» **Extrait de page**
_ _ _ _ _ _ _

Beaucoup de choses sont
remarquables dans le film de
Browning outre les conditions du tournage et sa courte
histoire en salles. On peut toujours remarquer que c'est un des rares
et derniers films où l'on peut apercevoir un personnage féminin en
tête d'affiche. Effectivement le succès public du film culte King
Kong de Shoedsack et Cooper donna l'autorisation à Browning de
mettre une femme dans les personnages principaux. Cette dernière est
plus indépendante de l'homme, à forte personnalité et au bien plus
au centre de l'histoire qu'à l'acoutumé. A noter que public féminin
commençait un peu à intéresser Hollywood. Seulement après Freaks
et l'image choc de la femme que le film dénonce (alors que c'est de
même facture pour l'homme cela dit), elle sera rétrogradée en
personnage secondaire et/ou femme objet pendant des années. C'est
toujours d'actualité d'ailleurs mais c'est un autre débat.
Le début du cinéma
parlant naît en pleine crise économique aux États-Unis. La grande
mode de l'époque était alors le film d'horreur et le film
fantastique. Frankenstein ou Docteur Jekyll and Mr Hyde
sont alors souvent portés à l'ecran ou pas mal de fois détournés.
Doctor X de Michael Curtiz, L'île du docteur Moreau
d'Earle C Kenton, La chasse du compte Zaroff de Shoedsack et
Pichel ou encore The Mummy de Karl Freund furent des grands
succès public, et les studios voulaient assurer l'après Dracula.
Browning eu comme consigne avec les scénaristes de faire plus peur
que le précédent film avec la nouvelle choc de Tod Robbins.
Différents titres étaient alors proposés avant que ce ne soit
Freaks : Forbidden love, The Monster Show ou
Nature's genre.
Browning
a donc eu de la liberté de la part des studios ainsi que le génie,
ou le culot tout dépendra du point de vue, d'avoir imposé à la MGM
des vrais phénomènes de foire, pour n'avoir recourt a aucuns
trucages, ni grimages. Le recrutement s'est donc fait dans
tous les cirques des alentours durant quelques mois. Seulement
aucunes stars ne voulaient jouer avec ces
« freaks ». Une pétition à même été crée
pour ne pas partager les cantines et les parties publics avec ces
forains, dont seules les sœurs siamoises, qui avaient un show
renommé à New-York et un physique moins choquant, étaient
autorisées à fréquenter les acteurs de plus près. Il en fût de
même pour le tournage qui se déroulera très vite dans des studios
en aparté, loin des regards des gens. Après du retard et un budget
vite dépassé Browning a eu beaucoup de pression de la production en
plus du scandale que fait son tournage dans la profession. Le film
fut rapidement à la limite d'être stoppé. Browning décide donc de
tourner le tournage dans un secret total. Toutes les informations
étaient donc filtrées, absolument rien ne parvenaient aux oreilles
des producteurs de ce qu'il se filmait.

_ _ _ _ _ _ _

» **Données d'entrée**

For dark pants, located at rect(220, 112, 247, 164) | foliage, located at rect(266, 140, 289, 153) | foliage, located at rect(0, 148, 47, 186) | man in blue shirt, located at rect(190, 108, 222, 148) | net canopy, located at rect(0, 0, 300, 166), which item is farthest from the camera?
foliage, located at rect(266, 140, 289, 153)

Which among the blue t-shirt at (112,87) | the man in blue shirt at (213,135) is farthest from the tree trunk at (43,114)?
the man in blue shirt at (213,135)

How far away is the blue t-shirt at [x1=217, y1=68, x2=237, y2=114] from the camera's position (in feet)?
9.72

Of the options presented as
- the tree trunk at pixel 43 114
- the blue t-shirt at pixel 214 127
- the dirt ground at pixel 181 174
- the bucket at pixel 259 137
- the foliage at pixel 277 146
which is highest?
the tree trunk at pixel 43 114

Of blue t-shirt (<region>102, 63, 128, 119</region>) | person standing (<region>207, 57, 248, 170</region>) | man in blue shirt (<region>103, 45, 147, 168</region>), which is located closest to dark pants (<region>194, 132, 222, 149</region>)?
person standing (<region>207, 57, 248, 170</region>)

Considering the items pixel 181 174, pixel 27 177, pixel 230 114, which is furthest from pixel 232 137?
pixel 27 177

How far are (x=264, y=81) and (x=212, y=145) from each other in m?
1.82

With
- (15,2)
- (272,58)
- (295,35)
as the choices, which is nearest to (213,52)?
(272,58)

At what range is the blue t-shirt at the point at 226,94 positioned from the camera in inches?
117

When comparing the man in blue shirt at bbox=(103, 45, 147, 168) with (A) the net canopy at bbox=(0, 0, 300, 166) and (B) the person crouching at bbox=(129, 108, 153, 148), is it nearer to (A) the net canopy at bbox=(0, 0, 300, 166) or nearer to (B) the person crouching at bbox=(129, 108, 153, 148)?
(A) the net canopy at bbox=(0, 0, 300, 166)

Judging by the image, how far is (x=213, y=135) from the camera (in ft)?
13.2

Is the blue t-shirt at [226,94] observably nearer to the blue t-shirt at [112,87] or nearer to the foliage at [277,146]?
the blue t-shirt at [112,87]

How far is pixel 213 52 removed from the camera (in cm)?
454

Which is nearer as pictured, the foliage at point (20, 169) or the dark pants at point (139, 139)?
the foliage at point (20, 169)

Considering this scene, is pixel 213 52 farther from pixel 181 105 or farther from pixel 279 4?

_ _ _ _ _ _ _

» **Consigne 1**
Filtrez les entrées ci-dessus : recopiez chacune de leurs lignes qui contient la chaîne "region".
» **Consigne 2**
Reprenez le texte sur le film Freaks de Browning, placé plus haut, et poursuivez-le après sa dernière phrase.

» **Réponse rédigée 1**
Of blue t-shirt (<region>102, 63, 128, 119</region>) | person standing (<region>207, 57, 248, 170</region>) | man in blue shirt (<region>103, 45, 147, 168</region>), which is located closest to dark pants (<region>194, 132, 222, 149</region>)?
person standing (<region>207, 57, 248, 170</region>)

» **Réponse rédigée 2**
Une fois le tournage
terminé, le monteur refusait de faire son travail car les
personnages ne le touchait pas du tout. Browning monta donc le film
lui-même. Une fois finit, les avants premières furent désastreuses
au point que les spectateurs sortaient en vitesse, outré en plein
milieu de la projection. Le film a été donc été tronquées de
plusieurs scènes jugées trop dures, soit au final environ trente
minutes. Avec un tiers du film en moins ainsi que le rajout d'un
prologue moralisateur fait par les personnages du film, Freaks
fut quand même un échec absolu et vite enlevé des salles. La
critique la plus tendre de l'époque disait que le film « montrait
tout ce que le spectateur ne voulait pas voir au cinéma ». Le
public lui s'affirmait surtout dégouté. Le succès à l'étranger
ne fut pas meilleur: il a été même interdit trente ans en
Grande-Bretagne.
Dans les années
soixante, le Festival de Cannes ressort Freaks
des placards. Le film est salué et unanimement considéré
comme un chef-d'œuvre. Plus de trente ans après la sortie du film,
le spectateur est alors plus acclimaté, plus préparé à accueillir
et visionner le film de Tod Browning notamment suite aux horreurs de
la seconde guerre mondiales ainsi que celles (déjà) montrées à la
télévision.
Freaks fut une
grande source d'inspiration est une référence pour grands nombres
de cinéastes. On se souviendra entre autre de Fellini avec
Satyricon, Jodorowski avec El Topo ou bien sûr de
manière bien plus classique David Lynch avec Elephant man.
Freaks aura une influence chez Tim Burton pour la compassion avec la
monstruosité, les frères Farrelly avec le politiquement incorrect
sur l'infirmité et de manière bien plus imposante le questionnement
chair et organique présent dans la plupart des films du cinéaste
David Cronenberg.
Il est bon également de
faire remarquer également la série La caravane de l'étrange
créée par Daniel Knauf qui se rapproche beaucoup du film par son
univers du cirque. Une série de très bonne facture hélas stoppée
à la fin de la deuxième saison pour des raisons financières, à la
place des six prévus à l'origine.
Mon avis :
Il y a longtemps que je
devais voir ce classique du cinéma et je ne suis pas déçu. Le film
de Tod Browning mérite amplement son rang de chef-d'œuvre. Avec une
intrigue à la fois simple et captivante, Browning nous livre une
œuvre à la fois fascinante et dérangeante. Justement rapproché à
Elephant man de David Lynch, Freaks est un somptueux
drame sublimé par une simplicité de l'émotion que seul les
cinéastes du cinéma muets avaient l'indéniable savoir faire..
Toutes les polémiques du film à l'époque sont toujours d'actualité
en seulement un peu plus évolués. Un film aux thèmes universels
comme les grands classiques du cinéma, terriblement novateur à
l'époque et universel dans le fond.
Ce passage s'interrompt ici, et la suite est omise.